Von Frankfurt über Bremen nach Wien » Reisetagebücher | Werkstattnotiz 129

Wenn sich Blogger in den Zug setzen, um fremde Städte zu bereisen, dann stecken meistens handfeste Motive dahinter. Wenn es nicht irgendwelche Barcamps sind, dann sind es (zumindest in meinem Fall) verschiedene Tagungen oder Kongresse, die sich meist um das Thema Wissenschaftskommunikation drehen.

Der schöne Nebeneffekt: man begegnet zur Abwechslung vielen Personen, mit denen man sonst nur online kommuniziert. Und ein „reales“ Treffen und ein kurzer Plausch, ergänzen dann auf schöne Weise die alltägliche Kommunikation über TWitter und Blog. Der weniger schöne Begleiteffekt all der Reisen: man hat noch weniger Zeit, um spannende Blogbeiträge zu schreiben. Und ich komme so erst jetzt dazu, kurz auf meinen Besuch bei der Frankfurter Buchmesse zurückzublicken, der nun schon drei Wochen zurückliegt.

Rückblick: ScienceSunday auf der Frankfurter Buchmesse

Wie ich bereits geschrieben hatte, bin ich zum „Science Sunday“ eingeladen gewesen, um erstens einen kurzen Vortrag zu den Optionen wissenschaftlicher Weblogs zu halten, zweitens um an einer Podiumsdiskussion teilzunehmen. Zu meinem Vortrag gibt es nicht so wahnsinnig viel zu sagen – ich habe dem Buchmessenpublikum auch nichts anderes erzählt, als ich es die letzten Monate nicht auch zu anderen Gelegenheiten getan hätte. Wer sich für meine Präsentation interessiert, der sei bspw. auf diesen Beitrag verwiesen.

Nach mir hielt u.a. noch Sven Keßen (s. Photo) ein Plädoyer für den bloggenden Wissenschaftler, denn die Zugangsschwellen und technischen Anforderungen einen eignen Weblog zu starten, so Sven, seien äußerst niedrig. Mit ein wenig Experimentierlust kann der Einstieg in die wissenschaftliche Blogwelt innerhalb von wenigen Stunden gelingen.

-------

→ GESTELLTE AUFGABE 1
Gib aus dem Blogbeitrag zur Frankfurter Buchmesse den Abschnitt von „Wenn sich Blogger“ bis „drei Wochen zurückliegt.“ wortgetreu wieder.
→ GESTELLTE AUFGABE 2
Führe den Blogbeitrag zur Frankfurter Buchmesse im Anschluss an seinen letzten Satz weiter.

-------

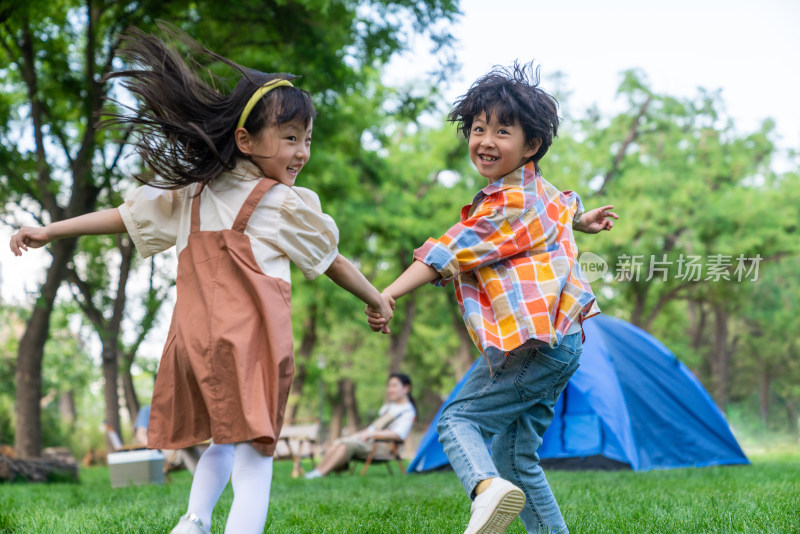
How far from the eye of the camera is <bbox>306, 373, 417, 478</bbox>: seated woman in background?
896cm

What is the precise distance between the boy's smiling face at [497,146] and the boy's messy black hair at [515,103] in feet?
0.07

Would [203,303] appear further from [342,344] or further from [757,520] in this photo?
[342,344]

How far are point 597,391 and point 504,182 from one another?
5501 millimetres

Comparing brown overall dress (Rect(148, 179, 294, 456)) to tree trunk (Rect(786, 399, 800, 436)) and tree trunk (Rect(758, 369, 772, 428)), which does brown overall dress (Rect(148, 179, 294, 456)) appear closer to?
tree trunk (Rect(786, 399, 800, 436))

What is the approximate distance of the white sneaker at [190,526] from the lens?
2.29 metres

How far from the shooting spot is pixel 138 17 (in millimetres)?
8500

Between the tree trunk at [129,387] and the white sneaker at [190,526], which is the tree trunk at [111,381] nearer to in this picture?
the tree trunk at [129,387]

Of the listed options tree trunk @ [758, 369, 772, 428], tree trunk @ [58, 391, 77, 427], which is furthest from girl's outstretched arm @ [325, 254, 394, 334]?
tree trunk @ [58, 391, 77, 427]

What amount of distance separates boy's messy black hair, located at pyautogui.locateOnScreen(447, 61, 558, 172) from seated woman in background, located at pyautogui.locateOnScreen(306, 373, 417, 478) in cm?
666

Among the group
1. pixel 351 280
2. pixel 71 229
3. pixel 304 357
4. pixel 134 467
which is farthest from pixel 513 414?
pixel 304 357

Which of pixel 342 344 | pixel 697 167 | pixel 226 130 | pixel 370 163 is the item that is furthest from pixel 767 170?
pixel 226 130

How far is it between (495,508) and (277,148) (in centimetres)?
132

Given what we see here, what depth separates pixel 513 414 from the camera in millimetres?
2613

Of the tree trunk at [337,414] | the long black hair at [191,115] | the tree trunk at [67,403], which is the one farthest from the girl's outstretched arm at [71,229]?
the tree trunk at [67,403]
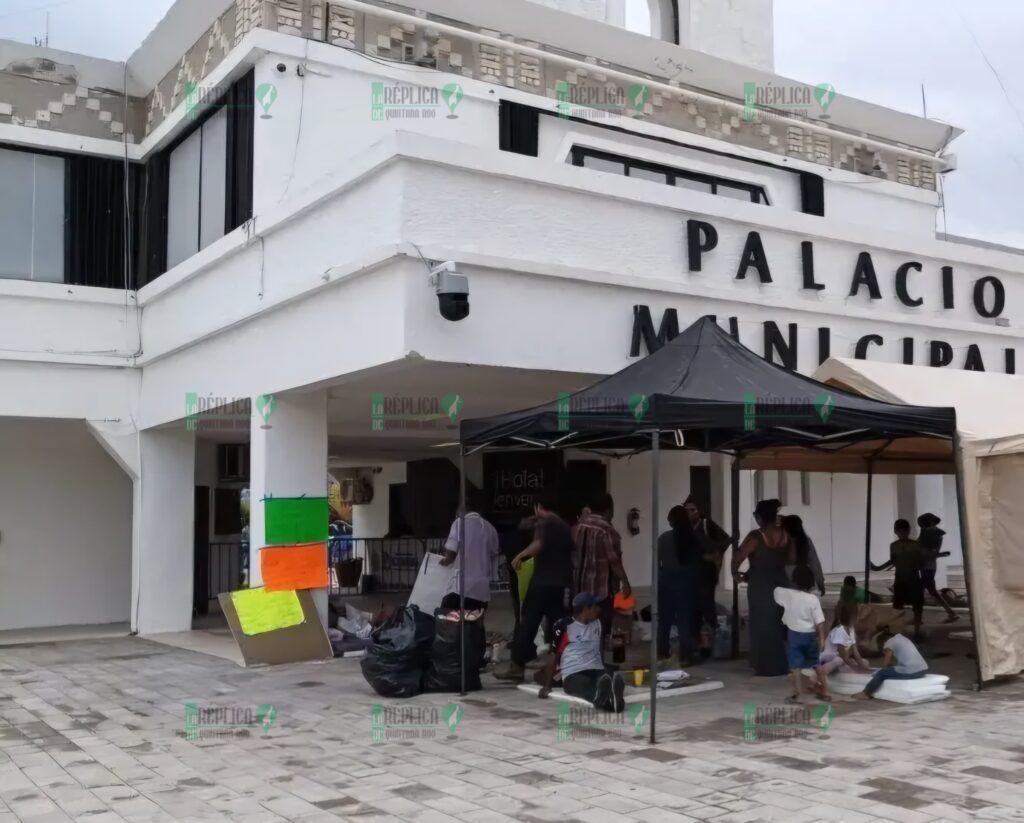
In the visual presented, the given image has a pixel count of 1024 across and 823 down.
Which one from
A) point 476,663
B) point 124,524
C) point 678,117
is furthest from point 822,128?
point 124,524

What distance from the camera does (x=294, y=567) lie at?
35.0 feet

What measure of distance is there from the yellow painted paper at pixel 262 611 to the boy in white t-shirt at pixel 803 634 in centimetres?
488

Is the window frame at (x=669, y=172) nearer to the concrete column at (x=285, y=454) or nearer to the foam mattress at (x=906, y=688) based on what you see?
the concrete column at (x=285, y=454)

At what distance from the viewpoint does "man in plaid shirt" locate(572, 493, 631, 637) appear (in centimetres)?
898

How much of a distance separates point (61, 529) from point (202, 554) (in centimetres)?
221

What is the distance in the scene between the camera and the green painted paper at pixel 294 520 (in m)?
10.5

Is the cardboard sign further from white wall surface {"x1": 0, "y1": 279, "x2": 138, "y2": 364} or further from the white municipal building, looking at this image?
white wall surface {"x1": 0, "y1": 279, "x2": 138, "y2": 364}

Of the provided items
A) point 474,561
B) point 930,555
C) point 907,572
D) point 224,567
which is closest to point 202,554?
point 224,567

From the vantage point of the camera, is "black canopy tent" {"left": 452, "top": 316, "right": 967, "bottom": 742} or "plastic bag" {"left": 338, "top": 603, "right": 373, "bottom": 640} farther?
"plastic bag" {"left": 338, "top": 603, "right": 373, "bottom": 640}

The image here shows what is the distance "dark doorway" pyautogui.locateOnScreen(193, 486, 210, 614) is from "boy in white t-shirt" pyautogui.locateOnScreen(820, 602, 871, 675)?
10416 millimetres

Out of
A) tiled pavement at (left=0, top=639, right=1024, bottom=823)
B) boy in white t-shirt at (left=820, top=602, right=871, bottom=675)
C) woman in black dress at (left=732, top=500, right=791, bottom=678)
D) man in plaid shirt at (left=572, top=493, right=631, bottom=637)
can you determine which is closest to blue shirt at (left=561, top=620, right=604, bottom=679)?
tiled pavement at (left=0, top=639, right=1024, bottom=823)

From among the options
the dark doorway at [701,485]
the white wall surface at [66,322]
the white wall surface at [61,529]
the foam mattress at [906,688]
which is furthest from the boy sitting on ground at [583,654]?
the dark doorway at [701,485]

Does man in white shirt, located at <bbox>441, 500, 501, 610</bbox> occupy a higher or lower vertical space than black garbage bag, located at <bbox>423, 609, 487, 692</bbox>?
higher

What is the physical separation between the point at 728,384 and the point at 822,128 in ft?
30.6
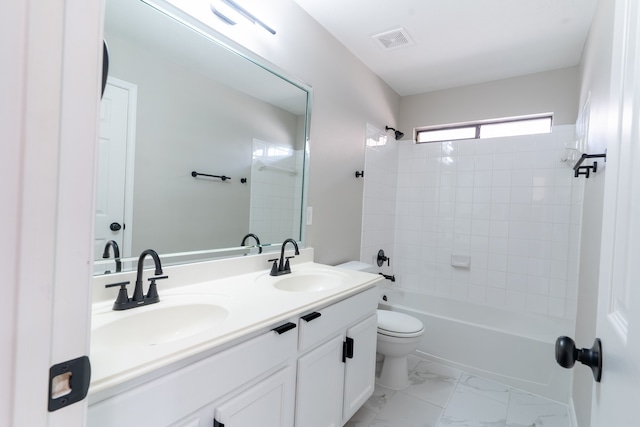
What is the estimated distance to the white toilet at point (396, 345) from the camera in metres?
2.02

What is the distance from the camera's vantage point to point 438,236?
302 centimetres

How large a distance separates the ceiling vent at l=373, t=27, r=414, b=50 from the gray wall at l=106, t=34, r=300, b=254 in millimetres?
1082

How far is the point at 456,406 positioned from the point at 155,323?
1.92 meters

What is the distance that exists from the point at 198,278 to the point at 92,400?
759 millimetres

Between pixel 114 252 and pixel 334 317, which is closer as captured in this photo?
pixel 114 252

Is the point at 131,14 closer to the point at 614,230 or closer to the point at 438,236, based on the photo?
the point at 614,230

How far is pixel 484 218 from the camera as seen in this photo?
2793mm

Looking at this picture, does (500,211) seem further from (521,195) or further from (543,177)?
(543,177)

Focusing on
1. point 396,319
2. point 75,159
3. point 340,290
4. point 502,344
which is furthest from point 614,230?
point 502,344

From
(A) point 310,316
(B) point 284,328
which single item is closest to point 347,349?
(A) point 310,316

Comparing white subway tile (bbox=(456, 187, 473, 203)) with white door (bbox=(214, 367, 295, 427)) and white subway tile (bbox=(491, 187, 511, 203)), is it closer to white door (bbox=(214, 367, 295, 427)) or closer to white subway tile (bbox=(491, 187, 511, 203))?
white subway tile (bbox=(491, 187, 511, 203))

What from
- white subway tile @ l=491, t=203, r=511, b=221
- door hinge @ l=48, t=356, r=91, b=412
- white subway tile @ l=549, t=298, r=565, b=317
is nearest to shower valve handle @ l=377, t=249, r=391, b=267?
white subway tile @ l=491, t=203, r=511, b=221

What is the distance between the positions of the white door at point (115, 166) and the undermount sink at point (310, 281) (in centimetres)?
77

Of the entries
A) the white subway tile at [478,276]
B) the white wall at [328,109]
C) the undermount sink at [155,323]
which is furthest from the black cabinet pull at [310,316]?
the white subway tile at [478,276]
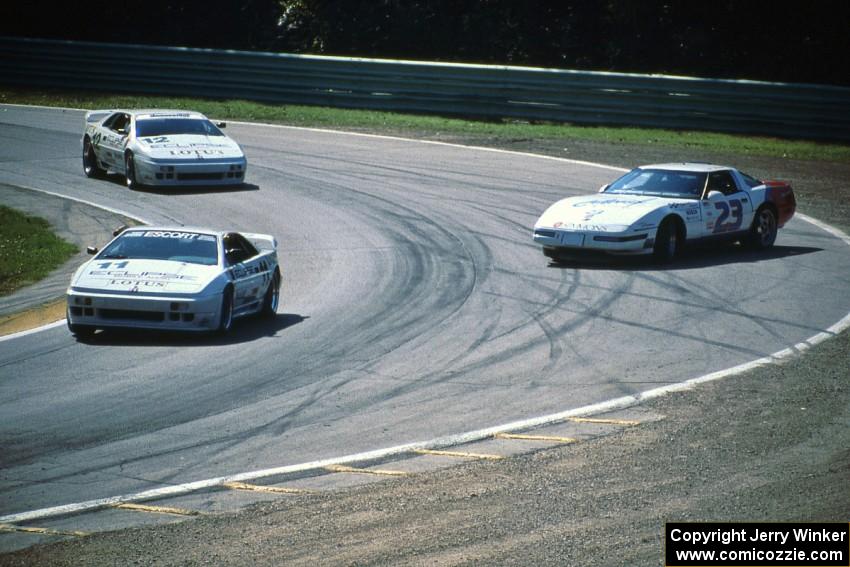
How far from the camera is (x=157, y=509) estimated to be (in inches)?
310

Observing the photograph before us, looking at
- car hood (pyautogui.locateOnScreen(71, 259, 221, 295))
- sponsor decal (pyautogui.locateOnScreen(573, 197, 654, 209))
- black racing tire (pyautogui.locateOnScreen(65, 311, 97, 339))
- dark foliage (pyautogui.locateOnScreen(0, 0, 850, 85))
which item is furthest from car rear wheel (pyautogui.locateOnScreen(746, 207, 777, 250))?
dark foliage (pyautogui.locateOnScreen(0, 0, 850, 85))

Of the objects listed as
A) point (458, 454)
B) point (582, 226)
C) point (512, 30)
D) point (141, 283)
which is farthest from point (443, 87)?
point (458, 454)

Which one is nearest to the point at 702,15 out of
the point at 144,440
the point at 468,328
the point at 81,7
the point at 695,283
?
the point at 81,7

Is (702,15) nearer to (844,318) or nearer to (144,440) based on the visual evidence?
(844,318)

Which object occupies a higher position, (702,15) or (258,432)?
(702,15)

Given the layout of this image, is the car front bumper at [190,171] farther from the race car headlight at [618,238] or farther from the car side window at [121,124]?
the race car headlight at [618,238]

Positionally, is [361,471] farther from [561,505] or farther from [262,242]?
[262,242]

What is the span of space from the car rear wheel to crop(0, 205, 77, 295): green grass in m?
9.97

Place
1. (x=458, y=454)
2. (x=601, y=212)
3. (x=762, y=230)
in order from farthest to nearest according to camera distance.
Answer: (x=762, y=230), (x=601, y=212), (x=458, y=454)

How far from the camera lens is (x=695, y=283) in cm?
1620

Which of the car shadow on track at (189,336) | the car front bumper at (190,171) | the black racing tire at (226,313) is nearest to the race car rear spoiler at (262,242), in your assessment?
the car shadow on track at (189,336)

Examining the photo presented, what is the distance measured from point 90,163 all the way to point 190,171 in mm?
2521

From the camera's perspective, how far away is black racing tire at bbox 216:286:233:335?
13.1m

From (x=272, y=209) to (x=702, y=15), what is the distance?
2017 cm
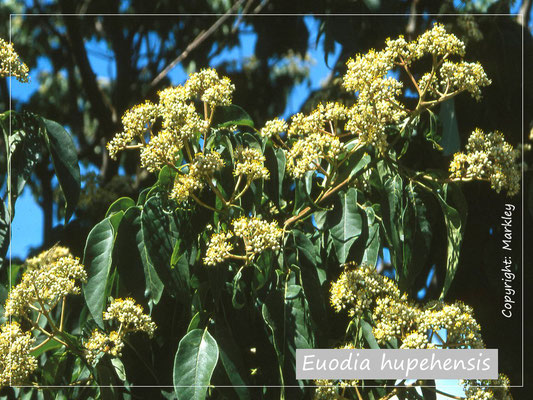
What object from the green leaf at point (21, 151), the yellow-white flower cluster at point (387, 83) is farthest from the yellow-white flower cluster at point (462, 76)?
the green leaf at point (21, 151)

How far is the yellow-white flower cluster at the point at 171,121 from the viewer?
4.35ft

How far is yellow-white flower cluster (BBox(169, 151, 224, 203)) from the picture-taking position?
51.6 inches

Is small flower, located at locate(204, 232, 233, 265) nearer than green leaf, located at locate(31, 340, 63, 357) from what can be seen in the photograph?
Yes

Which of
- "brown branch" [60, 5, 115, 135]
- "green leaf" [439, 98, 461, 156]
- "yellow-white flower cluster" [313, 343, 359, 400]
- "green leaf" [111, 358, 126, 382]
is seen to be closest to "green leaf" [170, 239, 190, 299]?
"green leaf" [111, 358, 126, 382]

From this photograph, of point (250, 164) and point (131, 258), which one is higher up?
point (250, 164)

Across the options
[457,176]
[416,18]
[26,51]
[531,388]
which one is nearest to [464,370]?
[457,176]

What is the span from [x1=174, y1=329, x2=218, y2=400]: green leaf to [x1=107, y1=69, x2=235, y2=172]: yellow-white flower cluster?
353 millimetres

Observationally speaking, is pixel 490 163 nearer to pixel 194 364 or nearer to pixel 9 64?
pixel 194 364

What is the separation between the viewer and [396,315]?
1375mm

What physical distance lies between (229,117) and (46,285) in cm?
54

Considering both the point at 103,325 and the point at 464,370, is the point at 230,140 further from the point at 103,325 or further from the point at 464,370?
the point at 464,370

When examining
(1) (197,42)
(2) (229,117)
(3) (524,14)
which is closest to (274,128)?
(2) (229,117)

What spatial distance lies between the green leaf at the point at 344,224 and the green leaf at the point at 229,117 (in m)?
0.28

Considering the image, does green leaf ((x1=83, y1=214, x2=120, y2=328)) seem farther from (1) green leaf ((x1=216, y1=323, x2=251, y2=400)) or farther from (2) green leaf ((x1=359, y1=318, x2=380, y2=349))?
(2) green leaf ((x1=359, y1=318, x2=380, y2=349))
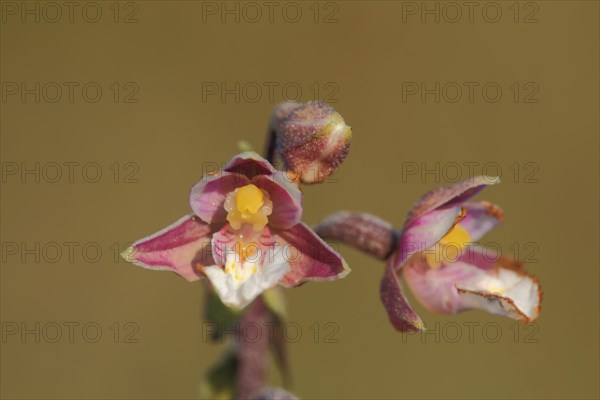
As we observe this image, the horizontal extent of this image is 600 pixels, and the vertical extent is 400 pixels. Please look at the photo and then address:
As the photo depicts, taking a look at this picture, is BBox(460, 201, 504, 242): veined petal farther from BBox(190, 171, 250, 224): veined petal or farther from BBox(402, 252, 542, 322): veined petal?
BBox(190, 171, 250, 224): veined petal

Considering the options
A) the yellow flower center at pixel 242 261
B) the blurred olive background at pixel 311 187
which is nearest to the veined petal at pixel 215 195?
the yellow flower center at pixel 242 261

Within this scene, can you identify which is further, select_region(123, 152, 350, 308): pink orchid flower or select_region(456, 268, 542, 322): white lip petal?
select_region(456, 268, 542, 322): white lip petal

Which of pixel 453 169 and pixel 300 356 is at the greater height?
pixel 453 169

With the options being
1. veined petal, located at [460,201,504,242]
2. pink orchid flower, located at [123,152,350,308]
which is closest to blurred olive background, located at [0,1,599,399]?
veined petal, located at [460,201,504,242]

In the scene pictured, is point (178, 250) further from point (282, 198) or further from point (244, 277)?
point (282, 198)

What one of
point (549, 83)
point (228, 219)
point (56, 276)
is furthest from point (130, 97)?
point (228, 219)

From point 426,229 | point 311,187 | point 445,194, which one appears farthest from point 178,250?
point 311,187

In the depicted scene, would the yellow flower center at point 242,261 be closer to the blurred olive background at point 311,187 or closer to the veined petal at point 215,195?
the veined petal at point 215,195

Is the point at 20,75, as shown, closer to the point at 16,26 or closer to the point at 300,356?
the point at 16,26
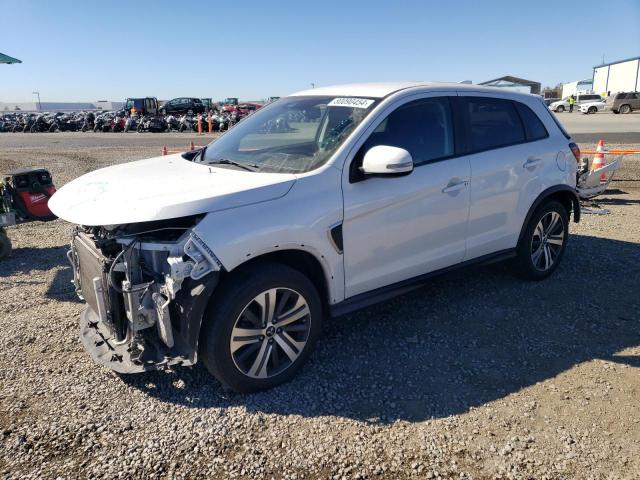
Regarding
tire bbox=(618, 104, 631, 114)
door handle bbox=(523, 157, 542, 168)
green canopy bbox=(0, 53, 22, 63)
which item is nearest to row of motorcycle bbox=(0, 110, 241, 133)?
green canopy bbox=(0, 53, 22, 63)

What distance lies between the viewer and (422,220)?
3.91 metres

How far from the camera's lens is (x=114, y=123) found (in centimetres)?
3291

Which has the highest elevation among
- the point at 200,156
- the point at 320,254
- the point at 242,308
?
the point at 200,156

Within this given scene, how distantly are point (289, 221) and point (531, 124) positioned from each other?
2975mm

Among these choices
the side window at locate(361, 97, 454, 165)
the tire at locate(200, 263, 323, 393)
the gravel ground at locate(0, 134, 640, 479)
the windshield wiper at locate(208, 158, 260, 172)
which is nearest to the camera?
the gravel ground at locate(0, 134, 640, 479)

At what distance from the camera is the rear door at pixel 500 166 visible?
434 cm

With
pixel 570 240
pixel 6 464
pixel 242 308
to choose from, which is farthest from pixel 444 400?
pixel 570 240

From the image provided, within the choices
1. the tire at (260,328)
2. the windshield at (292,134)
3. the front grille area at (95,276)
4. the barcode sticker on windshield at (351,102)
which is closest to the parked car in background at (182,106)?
the windshield at (292,134)

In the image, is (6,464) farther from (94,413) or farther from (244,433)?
(244,433)

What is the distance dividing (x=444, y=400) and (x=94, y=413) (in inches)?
87.8

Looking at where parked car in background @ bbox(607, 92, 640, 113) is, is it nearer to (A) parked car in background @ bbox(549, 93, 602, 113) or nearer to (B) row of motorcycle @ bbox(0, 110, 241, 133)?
(A) parked car in background @ bbox(549, 93, 602, 113)

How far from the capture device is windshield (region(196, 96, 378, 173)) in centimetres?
364

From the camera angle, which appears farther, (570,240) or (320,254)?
(570,240)

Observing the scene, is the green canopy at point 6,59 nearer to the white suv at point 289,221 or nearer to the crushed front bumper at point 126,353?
the white suv at point 289,221
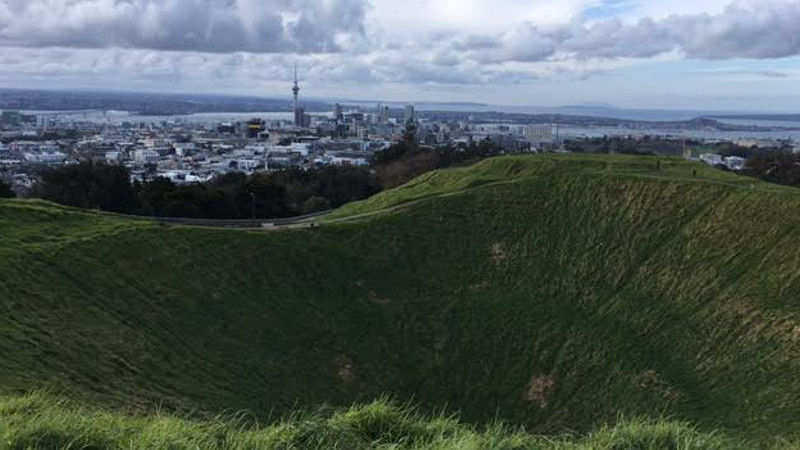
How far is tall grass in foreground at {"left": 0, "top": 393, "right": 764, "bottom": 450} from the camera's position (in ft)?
A: 15.1

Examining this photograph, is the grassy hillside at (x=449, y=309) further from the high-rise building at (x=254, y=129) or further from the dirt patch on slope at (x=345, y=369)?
the high-rise building at (x=254, y=129)

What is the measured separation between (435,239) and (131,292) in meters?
12.3

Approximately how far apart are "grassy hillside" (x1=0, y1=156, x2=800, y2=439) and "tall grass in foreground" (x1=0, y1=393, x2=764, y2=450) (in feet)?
24.6

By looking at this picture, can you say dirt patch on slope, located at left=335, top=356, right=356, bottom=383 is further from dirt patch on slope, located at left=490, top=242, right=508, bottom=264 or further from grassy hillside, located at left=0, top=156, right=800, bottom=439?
dirt patch on slope, located at left=490, top=242, right=508, bottom=264

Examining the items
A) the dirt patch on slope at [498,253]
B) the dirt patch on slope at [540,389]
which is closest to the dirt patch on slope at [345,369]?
the dirt patch on slope at [540,389]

-------

→ ERGEBNIS 1
Wenn sich Blogger in den Zug setzen, um fremde Städte zu bereisen, dann stecken meistens handfeste Motive dahinter. Wenn es nicht irgendwelche Barcamps sind, dann sind es (zumindest in meinem Fall) verschiedene Tagungen oder Kongresse, die sich meist um das Thema Wissenschaftskommunikation drehen.

Der schöne Nebeneffekt: man begegnet zur Abwechslung vielen Personen, mit denen man sonst nur online kommuniziert. Und ein „reales“ Treffen und ein kurzer Plausch, ergänzen dann auf schöne Weise die alltägliche Kommunikation über TWitter und Blog. Der weniger schöne Begleiteffekt all der Reisen: man hat noch weniger Zeit, um spannende Blogbeiträge zu schreiben. Und ich komme so erst jetzt dazu, kurz auf meinen Besuch bei der Frankfurter Buchmesse zurückzublicken, der nun schon drei Wochen zurückliegt.

→ ERGEBNIS 2
Sven Keßen bei seinem Vortrag

Podiumsdiskussion: Kaum Disput, viel Konsens

In der anschließenden Diskussion gab es denn auch kaum wirkliche Kontroversen. Vielleicht müßte man mal wirklich einen Vertreter der Fraktion einladen, die im Internet und v.a. in seiner Spielart Web2.0 den Niedergang des Journalismus sehen? Aber so waren mit Carsten Könnecker von Spektrum, Christian Dries von Sciencegarden, Matthias Schündler von Wikipedia und dem zugeschalteten Thomas Wanhoff ohnehin nur Exponenten der dialogisch-demokratischen Wissenschaftskommunikation vertreten.

Sicher – ich selbst schätze das Potential von Weblogs recht optimistisch ein, v.a. was deren (potentielle) Kraft angeht, die herkömmlichen, manchmal zu routinierten Formen des Wissenschaftsjournalismus, aufzumischen. Carsten Könnecker ist hier etwas skeptischer, nüchterner und hält (aus gutem Grund) die Fahnen der Qualitätsjournalismus hoch und betont den Spielwiesencharakter von Weblogs.

Allerdings denke ich, daß Carsten und ich im Grunde nur marginal auseinanderliegen – denn Carsten schätzt Weblogs ja eben auch als dialogisches Medium und findet es spannend, wenn sich Wissenschaftler so unmittelbar mitteilen.1 Umgekehrt bin ich der Letzte, der behauptet, daß Weblogs das Alleinseligmachende Instrument seien – Blogs haben bestimmte Stärken, aber wir brauchen den redaktionell verankerten, professionellen Wissenschasftsjournalismus unbedingt. Wenn dieser weniger Schnellschüsse produziert, weil die Redakteure wissen, daß ihnen im Zweifelsfall die Blogger die Fehler, Ungenauigkeiten haarklein vorrechnen, umso besser.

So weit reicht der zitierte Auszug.